The ideal house for a person in a wheelchair is sometimes a bungalow and you should consider whether you might try to find one, but for other people different solutions may be better. Local authority grants, building permission and the building work itself can all take an unbelievably long time to arrange and it is vital to start thinking about them well beforehand. It is also crucial to seek skilled advice before making an expensive decision about your home. The Muscular Dystrophy Campaign, perhaps through one of their Family Care Officers, may be able to help you get this advice.

What about school?

Most children with muscular dystrophy cope pretty well in their local infants' school and in their first few years at junior school. If walking becomes too precarious or access to classrooms, toilets or dining room becomes too difficult, some schools will make special arrangements or even structural alterations. Local authority transport to and from school can be arranged if necessary. If the school is too unsuitable, an alternative mainstream school in the district or a special school for disabled children might provide the answer.

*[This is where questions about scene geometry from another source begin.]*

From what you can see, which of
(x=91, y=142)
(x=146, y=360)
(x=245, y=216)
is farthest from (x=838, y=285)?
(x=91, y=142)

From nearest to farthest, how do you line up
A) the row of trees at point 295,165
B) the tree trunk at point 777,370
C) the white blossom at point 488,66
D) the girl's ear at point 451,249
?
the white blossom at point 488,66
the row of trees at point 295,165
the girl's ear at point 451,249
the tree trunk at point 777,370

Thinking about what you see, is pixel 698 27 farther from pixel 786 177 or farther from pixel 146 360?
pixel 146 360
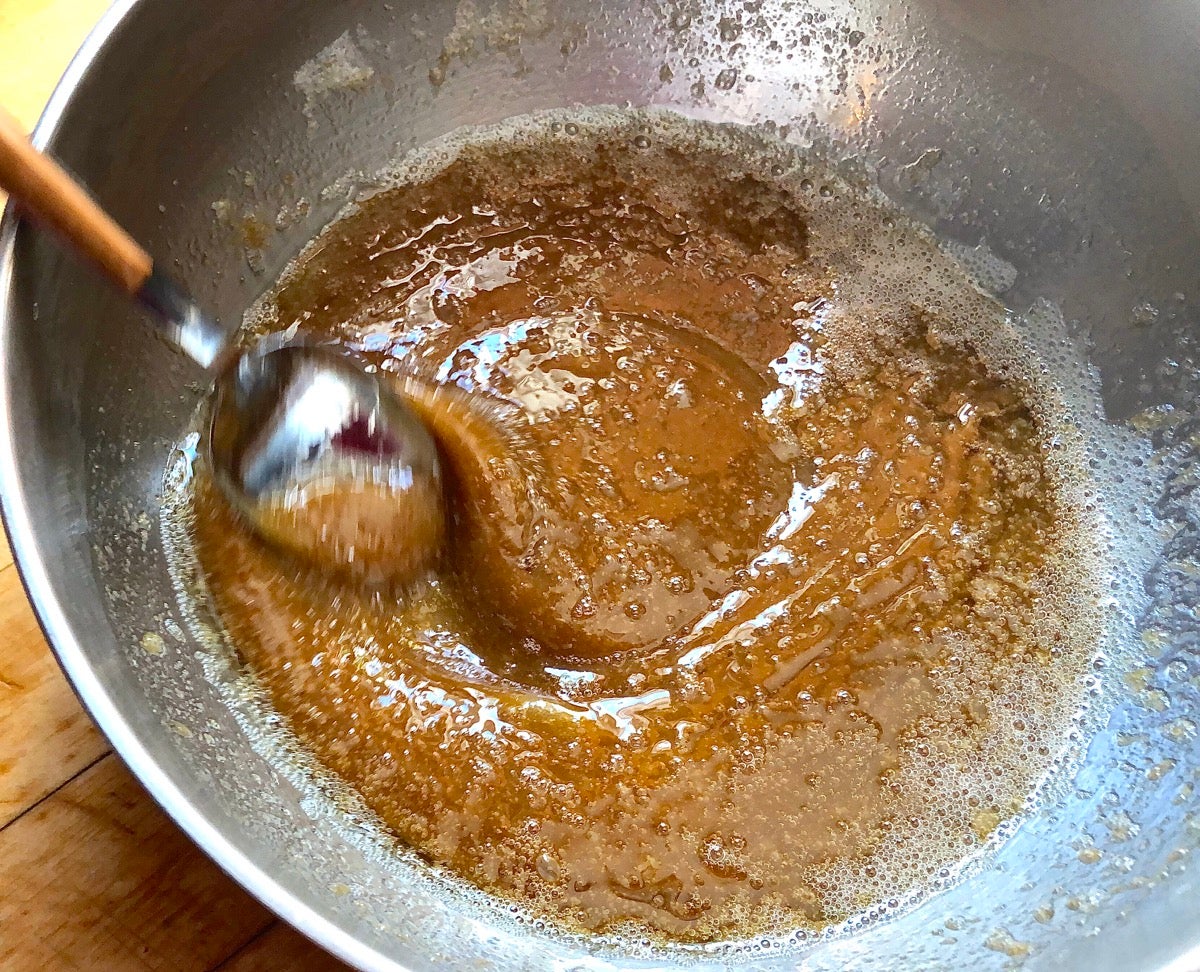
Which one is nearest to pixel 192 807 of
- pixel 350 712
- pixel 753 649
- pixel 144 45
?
pixel 350 712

When he leaves school your son will naturally find it difficult to do a job requiring any muscle strength, and his leisure activities will be restricted in the same way. From the earliest days at school his education is therefore going to be doubly important so that his talents, whether as an artist, organiser, writer or whatever, can be fully developed. Higher or further education often offers good opportunities for school leavers.

Some boys with Duchenne muscular dystrophy are found also to have learning difficulties. This problem is rarely severe and when it does occur, unlike the muscle weakness, it never becomes worse as time goes by. In those boys who have the problem, language and communication skills are often the main difficulty. Manual skills, design sense and imaginativeness are often excellent, which is perhaps why many young men with Duchenne muscular dystrophy become very good artists and model makers.

As parents you can work with the school to discover and develop your son's best talents as well as helping him to learn to cope with tasks he finds difficult.